* **PROBLÈME 1**
D'après l'article sur la Virée classique, combien de concerts Kent Nagano va-t-il diriger en une seule journée ?
* **PROBLÈME 2**
Citez le passage de l'article sur la Virée classique qui s'ouvre sur les mots contenant "Après une séance" et se ferme sur "en un jour!".

* **EXTRAIT DU TEXTE**
○ ○ ○

Ce n'est un secret pour personne, Kent Nagano adore Montréal. Cet été, il participe à un véritable marathon de concerts, dont la Virée classique, une nouvelle formule: 20 courts concerts à petit prix en une journée. Visiblement emballé, il a reçu La Presse à son bureau pour discuter de ce projet grand public inédit.

L'initiative, qui a germé dans la tête du chef il y a longtemps, vise à faire entrer l'OSM dans l'effervescence festivalière qui saisit la ville pendant la période estivale.

«Bien sûr, l'OSM a toujours été présent en été avec ses concerts gratuits dans les parcs, et en périphérie à Lanaudière et à Orford, explique-t-il. Mais dans les parcs, le répertoire est limité, car on ne peut pas jouer n'importe quelle oeuvre en plein air devant des foules de 10 000 personnes. Je voulais créer un cadre permettant de combiner le haut niveau de raffinement de l'orchestre avec le rythme festivalier, sans compromis sur la qualité.»

Après une séance de remue-méninges avec son équipe, l'idée est venue de présenter un répertoire connu en 20 concerts de 45 minutes chacun, accessibles pour des sommes variant de 10$ à 30$, pour que le public puisse choisir à la carte et construire un itinéraire de plusieurs concerts dans la même journée.

Les concerts auront lieu simultanément à la Maison symphonique, à la Cinquième Salle et au Studio-Théâtre de la Place des Arts, de façon à ce que l'on puisse se déplacer de l'un à l'autre en quelques minutes. En plus de l'OSM, plusieurs musiciens donneront des récitals. Quelques têtes d'affiche: Marc-André Hamelin, Marianne Fiset, Stéphane Tétreault, le Canadian Brass, le Trio Tetzlaff et le Nouveau Quatuor Orford, entre autres. Pour sa part, Kent Nagano dirigera cinq concerts en un jour!

«Cela semble énorme, mais comme chacun ne dure que 45 minutes, comparé à Götterdämmerung, que j'ai dirigé la semaine dernière à Munich et qui dure six heures, ce n'est pas si mal», plaisante-t-il.

Démystifier

«Nous avons aussi voulu créer une ambiance conviviale où les gens seraient en contact plus intime avec les musiciens, ajoute Kent Nagano. Le message à transmettre, c'est que la musique classique a été conçue pour le peuple, surtout depuis Beethoven, qui avait créé ses propres séries de concerts pour partager ses symphonies avec tous. Ce n'est pas une musique pour les gens riches et bien habillés, c'est une musique pour toute la société. On veut dire au public: on joue cette musique pour vous parce qu'elle a été écrite pour vous.»

○ ○ ○

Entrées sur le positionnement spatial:
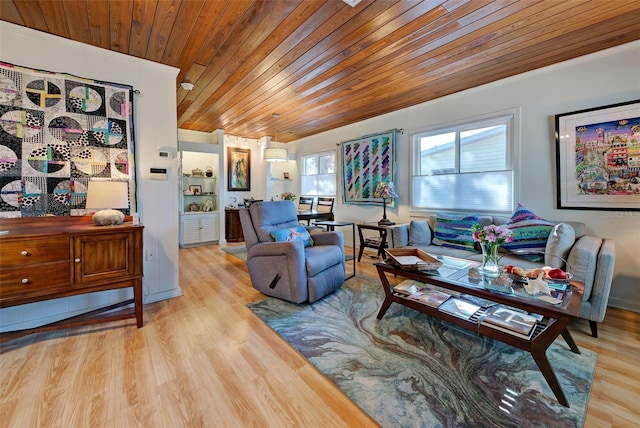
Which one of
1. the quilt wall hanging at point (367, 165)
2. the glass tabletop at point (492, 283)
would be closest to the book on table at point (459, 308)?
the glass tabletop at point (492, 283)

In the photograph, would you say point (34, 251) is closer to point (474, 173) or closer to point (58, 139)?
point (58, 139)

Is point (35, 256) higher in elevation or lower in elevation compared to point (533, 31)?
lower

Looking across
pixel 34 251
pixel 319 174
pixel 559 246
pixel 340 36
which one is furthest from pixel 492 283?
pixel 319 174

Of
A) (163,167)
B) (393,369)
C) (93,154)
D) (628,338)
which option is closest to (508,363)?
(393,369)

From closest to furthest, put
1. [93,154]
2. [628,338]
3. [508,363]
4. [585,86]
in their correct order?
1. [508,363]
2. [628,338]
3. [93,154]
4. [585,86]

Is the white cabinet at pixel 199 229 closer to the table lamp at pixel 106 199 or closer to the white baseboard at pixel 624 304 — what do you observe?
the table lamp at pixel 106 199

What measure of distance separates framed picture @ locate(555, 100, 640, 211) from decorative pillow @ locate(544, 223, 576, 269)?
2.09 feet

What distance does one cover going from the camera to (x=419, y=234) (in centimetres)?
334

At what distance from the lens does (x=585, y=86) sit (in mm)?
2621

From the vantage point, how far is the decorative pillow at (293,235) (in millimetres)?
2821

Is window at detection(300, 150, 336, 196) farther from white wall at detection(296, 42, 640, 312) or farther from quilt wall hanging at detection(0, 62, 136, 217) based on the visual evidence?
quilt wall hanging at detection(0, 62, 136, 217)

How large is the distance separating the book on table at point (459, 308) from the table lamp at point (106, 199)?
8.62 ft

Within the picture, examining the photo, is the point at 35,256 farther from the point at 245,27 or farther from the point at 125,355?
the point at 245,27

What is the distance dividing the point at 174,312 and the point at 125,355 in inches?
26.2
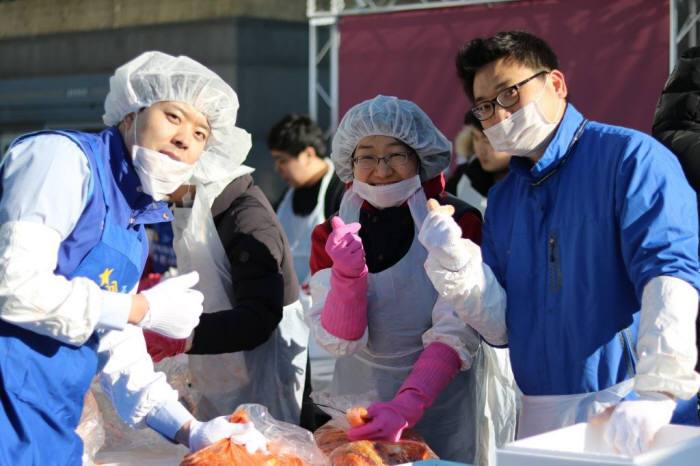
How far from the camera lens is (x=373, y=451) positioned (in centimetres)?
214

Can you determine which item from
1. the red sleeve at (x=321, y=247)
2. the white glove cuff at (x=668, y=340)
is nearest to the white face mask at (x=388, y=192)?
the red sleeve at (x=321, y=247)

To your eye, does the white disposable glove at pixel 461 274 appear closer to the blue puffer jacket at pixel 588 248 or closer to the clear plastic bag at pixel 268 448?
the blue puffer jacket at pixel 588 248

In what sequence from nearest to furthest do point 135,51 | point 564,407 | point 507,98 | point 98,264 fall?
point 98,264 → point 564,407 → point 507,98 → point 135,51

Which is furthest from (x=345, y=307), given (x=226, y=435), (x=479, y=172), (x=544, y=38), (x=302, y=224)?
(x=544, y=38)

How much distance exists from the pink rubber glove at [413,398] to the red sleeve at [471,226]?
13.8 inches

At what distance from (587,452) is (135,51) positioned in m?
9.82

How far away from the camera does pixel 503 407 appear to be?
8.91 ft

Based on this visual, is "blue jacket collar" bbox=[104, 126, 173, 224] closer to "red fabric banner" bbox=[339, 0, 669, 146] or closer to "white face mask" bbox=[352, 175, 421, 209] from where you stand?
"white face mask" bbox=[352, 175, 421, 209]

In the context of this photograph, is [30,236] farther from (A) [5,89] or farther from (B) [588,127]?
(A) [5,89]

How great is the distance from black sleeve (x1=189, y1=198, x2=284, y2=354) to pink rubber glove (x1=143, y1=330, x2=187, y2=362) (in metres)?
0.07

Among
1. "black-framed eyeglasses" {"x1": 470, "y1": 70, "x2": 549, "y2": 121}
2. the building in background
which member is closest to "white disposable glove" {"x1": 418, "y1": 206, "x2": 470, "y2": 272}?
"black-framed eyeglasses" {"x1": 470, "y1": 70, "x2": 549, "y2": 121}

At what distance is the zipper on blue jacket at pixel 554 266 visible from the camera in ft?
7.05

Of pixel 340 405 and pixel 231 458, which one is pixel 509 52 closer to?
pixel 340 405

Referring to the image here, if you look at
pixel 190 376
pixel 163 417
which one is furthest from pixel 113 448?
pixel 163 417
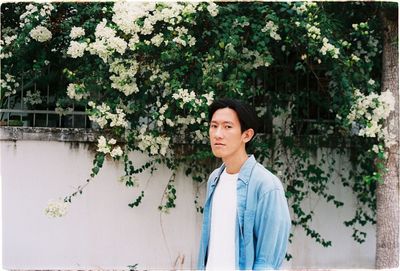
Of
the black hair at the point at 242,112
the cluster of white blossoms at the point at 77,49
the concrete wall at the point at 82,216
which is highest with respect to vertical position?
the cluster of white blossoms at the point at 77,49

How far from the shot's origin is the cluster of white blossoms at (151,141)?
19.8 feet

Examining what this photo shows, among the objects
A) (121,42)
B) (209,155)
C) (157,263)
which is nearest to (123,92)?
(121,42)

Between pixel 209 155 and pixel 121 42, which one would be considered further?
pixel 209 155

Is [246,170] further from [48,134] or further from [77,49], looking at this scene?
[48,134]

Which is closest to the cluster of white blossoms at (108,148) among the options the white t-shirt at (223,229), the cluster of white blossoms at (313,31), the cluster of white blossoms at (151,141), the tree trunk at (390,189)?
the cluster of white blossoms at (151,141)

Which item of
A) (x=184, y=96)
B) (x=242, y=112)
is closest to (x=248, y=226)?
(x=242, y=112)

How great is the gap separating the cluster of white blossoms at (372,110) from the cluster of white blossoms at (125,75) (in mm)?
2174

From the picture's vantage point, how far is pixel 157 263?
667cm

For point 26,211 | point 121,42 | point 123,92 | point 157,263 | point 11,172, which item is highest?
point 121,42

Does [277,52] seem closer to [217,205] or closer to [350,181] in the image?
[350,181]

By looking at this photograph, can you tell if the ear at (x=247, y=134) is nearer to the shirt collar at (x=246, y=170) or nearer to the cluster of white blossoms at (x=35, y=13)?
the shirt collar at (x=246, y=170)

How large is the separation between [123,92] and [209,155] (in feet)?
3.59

○ ○ ○

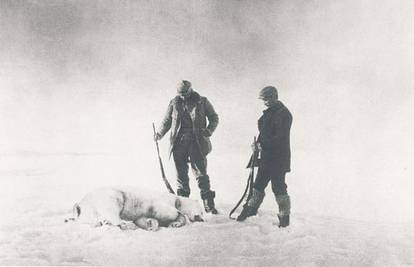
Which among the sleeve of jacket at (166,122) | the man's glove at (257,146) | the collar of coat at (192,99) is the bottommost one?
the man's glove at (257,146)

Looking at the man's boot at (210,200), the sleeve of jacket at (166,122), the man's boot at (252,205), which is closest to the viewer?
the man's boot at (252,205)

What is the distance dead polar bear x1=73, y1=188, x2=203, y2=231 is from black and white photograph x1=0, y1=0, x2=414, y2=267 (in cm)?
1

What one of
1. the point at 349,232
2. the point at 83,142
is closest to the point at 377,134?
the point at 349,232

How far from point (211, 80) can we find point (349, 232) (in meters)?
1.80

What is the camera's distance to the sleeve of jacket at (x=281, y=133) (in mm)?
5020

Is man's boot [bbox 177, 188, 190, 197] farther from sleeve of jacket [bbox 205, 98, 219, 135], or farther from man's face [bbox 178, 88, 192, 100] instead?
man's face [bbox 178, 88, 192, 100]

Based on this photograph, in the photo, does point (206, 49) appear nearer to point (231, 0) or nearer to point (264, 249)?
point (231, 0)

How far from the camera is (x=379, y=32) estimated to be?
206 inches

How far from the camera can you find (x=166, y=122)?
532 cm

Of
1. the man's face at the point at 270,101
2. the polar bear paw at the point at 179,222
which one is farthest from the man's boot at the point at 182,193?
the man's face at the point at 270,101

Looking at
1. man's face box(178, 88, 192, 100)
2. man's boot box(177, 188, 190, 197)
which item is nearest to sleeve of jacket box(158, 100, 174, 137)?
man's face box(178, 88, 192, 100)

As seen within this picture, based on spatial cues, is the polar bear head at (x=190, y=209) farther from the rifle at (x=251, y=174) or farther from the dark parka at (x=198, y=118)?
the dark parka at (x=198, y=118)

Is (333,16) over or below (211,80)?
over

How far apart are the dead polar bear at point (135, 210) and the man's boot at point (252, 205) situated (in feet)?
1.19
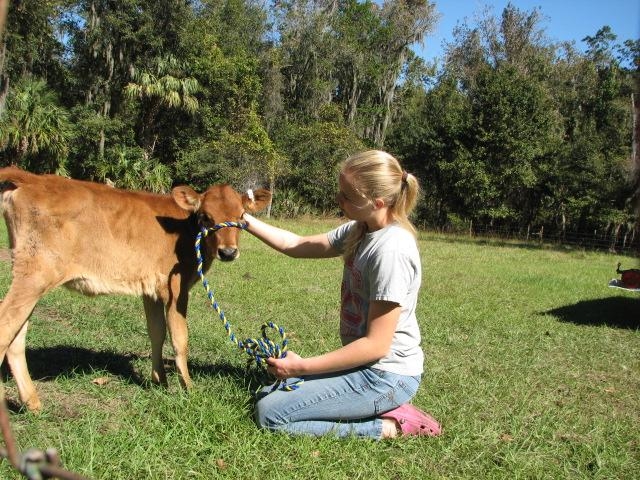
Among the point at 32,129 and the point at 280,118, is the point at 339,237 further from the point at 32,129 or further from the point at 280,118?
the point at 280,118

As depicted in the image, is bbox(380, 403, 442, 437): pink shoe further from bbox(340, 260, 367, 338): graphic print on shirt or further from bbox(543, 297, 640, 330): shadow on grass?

○ ○ ○

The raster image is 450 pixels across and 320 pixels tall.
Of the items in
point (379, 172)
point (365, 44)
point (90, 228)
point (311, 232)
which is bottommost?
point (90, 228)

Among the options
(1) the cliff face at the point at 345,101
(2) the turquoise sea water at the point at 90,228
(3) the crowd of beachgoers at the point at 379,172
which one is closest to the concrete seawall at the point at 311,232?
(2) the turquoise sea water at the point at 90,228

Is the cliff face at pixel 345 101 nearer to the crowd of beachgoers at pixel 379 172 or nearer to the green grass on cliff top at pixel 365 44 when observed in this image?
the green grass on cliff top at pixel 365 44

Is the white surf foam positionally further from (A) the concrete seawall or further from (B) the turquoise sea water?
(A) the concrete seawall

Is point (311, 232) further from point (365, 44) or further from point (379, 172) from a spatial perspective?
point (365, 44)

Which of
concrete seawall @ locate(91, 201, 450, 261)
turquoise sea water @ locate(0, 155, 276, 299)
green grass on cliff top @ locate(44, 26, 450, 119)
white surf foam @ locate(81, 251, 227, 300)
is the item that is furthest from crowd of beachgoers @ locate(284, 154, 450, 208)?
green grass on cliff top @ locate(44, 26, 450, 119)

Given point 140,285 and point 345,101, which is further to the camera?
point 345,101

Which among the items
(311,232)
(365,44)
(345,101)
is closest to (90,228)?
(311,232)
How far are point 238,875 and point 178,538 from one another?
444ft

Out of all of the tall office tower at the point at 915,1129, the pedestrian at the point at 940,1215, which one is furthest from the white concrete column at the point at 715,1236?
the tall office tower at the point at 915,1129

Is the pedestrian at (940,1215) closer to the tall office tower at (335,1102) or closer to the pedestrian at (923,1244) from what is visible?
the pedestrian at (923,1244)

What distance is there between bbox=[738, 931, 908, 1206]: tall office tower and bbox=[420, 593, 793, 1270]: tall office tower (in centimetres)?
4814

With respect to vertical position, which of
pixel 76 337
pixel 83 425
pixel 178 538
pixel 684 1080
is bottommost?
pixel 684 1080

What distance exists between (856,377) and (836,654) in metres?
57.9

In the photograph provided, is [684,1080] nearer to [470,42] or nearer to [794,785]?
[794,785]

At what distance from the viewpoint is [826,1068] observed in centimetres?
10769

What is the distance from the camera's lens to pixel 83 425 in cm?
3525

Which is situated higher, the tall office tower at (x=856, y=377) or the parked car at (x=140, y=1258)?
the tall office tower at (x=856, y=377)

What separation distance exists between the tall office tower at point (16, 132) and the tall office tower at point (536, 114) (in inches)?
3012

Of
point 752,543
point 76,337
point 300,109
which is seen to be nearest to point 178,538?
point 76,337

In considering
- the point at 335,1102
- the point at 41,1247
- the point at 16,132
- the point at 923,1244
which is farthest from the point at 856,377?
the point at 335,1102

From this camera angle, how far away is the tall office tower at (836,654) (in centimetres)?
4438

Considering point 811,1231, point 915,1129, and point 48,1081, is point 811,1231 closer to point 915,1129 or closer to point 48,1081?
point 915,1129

○ ○ ○

* **RÉPONSE RÉDIGÉE 1**
Cinq concerts.

* **RÉPONSE RÉDIGÉE 2**
Après une séance de remue-méninges avec son équipe, l'idée est venue de présenter un répertoire connu en 20 concerts de 45 minutes chacun, accessibles pour des sommes variant de 10$ à 30$, pour que le public puisse choisir à la carte et construire un itinéraire de plusieurs concerts dans la même journée.

Les concerts auront lieu simultanément à la Maison symphonique, à la Cinquième Salle et au Studio-Théâtre de la Place des Arts, de façon à ce que l'on puisse se déplacer de l'un à l'autre en quelques minutes. En plus de l'OSM, plusieurs musiciens donneront des récitals. Quelques têtes d'affiche: Marc-André Hamelin, Marianne Fiset, Stéphane Tétreault, le Canadian Brass, le Trio Tetzlaff et le Nouveau Quatuor Orford, entre autres. Pour sa part, Kent Nagano dirigera cinq concerts en un jour!